The Federal Reserve raised US interest rates by 0.5 percent as expected. Each time a 0.75 percentage point is added, the increase is less strong than the last four times. The US Federal Reserve saw room for lower increases as inflation passed its peak. However, central bank policymakers indicate there is room for further rate hikes. They want to see more evidence that inflation is slowing before they stop raising interest rates.
US interest rates are now between 4.25 and 4.5 percent. Central bank policymakers believe they will need to raise interest rates to 5.1 percent to bring inflation under control. That high was stronger than economists had generally expected and U.S. stock markets immediately gave up small gains. In particular, technology stocks, which are highly sensitive to higher interest rates, fell.

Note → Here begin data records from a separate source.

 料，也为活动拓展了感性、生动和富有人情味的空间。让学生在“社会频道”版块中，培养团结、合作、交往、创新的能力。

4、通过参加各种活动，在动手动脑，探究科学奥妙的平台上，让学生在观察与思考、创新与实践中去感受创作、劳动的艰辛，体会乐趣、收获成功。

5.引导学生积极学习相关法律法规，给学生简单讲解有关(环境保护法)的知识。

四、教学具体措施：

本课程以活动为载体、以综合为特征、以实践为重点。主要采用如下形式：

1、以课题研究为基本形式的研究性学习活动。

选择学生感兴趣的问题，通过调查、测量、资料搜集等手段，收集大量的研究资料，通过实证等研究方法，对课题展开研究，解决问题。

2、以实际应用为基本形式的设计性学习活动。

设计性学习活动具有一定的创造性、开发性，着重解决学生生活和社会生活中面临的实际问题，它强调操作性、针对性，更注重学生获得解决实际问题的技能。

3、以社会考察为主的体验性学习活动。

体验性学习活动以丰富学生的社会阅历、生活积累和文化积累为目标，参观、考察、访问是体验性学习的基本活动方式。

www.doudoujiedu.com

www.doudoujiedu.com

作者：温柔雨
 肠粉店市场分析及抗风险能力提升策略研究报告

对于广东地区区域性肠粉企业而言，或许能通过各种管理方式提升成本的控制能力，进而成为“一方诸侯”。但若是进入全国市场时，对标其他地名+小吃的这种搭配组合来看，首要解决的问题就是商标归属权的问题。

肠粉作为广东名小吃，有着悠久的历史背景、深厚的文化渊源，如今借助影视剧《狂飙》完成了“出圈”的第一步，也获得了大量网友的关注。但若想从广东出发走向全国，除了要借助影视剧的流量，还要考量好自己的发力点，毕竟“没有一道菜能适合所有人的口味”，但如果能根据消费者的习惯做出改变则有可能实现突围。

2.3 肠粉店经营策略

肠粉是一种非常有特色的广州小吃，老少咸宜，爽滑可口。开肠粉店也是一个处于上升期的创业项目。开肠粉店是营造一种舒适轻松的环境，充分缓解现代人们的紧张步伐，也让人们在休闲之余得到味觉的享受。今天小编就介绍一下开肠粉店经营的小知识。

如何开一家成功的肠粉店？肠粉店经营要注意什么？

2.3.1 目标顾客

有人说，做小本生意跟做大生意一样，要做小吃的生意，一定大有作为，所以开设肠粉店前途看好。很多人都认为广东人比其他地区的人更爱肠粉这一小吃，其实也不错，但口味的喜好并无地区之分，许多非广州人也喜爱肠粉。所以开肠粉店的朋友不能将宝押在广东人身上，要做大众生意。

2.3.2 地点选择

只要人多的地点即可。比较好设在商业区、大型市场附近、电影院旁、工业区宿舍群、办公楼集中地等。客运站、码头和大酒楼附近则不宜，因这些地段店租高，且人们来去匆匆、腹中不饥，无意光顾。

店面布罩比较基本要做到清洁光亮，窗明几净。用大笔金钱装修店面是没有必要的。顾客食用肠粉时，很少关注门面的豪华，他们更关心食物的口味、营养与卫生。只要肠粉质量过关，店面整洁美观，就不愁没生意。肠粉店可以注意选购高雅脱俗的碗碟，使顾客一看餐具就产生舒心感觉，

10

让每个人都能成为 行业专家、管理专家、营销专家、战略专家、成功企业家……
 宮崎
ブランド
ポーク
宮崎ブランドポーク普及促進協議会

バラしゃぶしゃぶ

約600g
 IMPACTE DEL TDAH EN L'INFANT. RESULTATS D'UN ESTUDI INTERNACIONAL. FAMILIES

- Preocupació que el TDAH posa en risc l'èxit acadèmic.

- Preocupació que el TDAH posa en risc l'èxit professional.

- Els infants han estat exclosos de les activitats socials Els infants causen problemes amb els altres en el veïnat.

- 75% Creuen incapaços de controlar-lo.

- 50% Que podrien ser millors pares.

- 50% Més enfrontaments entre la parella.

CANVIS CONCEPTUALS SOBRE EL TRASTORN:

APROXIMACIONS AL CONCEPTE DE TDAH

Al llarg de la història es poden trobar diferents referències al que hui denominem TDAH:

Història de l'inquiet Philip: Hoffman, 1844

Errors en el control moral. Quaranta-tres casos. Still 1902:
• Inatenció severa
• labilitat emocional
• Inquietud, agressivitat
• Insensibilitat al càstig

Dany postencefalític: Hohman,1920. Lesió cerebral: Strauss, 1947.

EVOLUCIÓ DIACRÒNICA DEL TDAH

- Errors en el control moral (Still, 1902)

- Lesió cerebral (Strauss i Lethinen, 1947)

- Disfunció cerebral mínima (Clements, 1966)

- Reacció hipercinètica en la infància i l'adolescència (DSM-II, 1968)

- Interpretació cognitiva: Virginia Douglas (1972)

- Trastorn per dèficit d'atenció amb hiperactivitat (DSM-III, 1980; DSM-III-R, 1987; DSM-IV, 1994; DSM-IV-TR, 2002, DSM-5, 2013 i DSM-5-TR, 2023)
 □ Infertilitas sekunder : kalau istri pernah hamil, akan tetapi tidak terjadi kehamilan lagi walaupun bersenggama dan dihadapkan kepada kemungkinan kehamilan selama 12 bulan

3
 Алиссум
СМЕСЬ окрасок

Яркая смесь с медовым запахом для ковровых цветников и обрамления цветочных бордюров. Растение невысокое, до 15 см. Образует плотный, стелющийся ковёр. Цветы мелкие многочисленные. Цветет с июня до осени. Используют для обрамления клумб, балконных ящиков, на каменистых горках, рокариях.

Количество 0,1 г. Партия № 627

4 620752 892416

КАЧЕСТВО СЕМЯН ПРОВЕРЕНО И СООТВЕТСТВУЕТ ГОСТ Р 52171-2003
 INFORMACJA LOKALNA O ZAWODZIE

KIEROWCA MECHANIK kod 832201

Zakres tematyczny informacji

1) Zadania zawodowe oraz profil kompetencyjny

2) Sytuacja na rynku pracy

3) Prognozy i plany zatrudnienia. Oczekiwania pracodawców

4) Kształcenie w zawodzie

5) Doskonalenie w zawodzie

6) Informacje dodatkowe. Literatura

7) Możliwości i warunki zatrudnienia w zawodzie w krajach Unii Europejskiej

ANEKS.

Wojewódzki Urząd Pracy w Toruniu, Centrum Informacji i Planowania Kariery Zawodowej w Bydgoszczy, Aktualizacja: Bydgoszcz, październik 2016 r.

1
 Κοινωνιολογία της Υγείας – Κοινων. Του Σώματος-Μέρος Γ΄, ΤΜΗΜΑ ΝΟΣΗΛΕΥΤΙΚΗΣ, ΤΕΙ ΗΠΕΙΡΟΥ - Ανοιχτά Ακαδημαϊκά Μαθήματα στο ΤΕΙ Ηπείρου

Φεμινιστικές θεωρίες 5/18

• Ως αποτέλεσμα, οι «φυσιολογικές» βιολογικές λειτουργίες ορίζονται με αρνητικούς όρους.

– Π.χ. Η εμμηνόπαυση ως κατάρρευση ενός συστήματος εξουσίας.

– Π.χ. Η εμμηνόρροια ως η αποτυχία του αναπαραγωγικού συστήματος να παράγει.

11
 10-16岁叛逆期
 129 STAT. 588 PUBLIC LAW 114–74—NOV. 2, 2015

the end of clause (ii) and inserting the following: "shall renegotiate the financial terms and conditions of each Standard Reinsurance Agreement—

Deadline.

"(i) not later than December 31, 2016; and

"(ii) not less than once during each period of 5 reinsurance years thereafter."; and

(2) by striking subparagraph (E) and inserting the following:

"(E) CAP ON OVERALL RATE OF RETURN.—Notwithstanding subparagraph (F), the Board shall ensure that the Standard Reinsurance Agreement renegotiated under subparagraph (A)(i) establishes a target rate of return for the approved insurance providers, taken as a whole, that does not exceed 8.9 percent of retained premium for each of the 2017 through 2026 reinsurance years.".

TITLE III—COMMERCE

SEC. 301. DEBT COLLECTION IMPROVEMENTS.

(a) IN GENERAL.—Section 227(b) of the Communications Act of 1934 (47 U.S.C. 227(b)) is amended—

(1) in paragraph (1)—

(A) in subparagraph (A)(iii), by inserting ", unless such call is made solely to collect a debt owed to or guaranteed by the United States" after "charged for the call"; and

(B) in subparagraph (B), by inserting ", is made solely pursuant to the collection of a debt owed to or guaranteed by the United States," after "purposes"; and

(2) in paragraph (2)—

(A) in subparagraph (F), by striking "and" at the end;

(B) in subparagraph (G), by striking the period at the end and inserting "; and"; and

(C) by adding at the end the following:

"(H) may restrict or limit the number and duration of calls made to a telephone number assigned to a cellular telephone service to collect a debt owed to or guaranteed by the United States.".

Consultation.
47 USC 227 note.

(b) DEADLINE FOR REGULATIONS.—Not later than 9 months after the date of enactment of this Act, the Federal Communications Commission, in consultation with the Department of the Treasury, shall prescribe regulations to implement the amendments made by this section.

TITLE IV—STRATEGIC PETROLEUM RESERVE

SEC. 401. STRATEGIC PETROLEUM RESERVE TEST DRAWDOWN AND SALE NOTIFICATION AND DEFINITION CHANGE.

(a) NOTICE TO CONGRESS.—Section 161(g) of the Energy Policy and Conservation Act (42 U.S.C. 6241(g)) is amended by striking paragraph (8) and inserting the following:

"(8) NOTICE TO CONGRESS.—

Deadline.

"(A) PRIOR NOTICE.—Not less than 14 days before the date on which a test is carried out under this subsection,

The Fed expects the U.S. economy to grow 0.5 percent this year. This is a more positive picture than the previous estimate in September. Central bankers expect similar modest economic growth next year before the U.S. economy picks up again with growth of 1.6 percent in 2024 and 1.8 percent a year later.
The central bank expects unemployment to rise to 4.6 percent next year. That’s still too little to ensure wages don’t rise further, policymakers hope. Many of the Fed’s followers expect the U.S. to face a short recession. It will not be very deep in terms of economic growth expected throughout 2023. However, Federal Reserve Chairman Jerome Powell contradicts that. According to him, the central bank does not count on a recession, at least two consecutive quarters of contraction of the economy.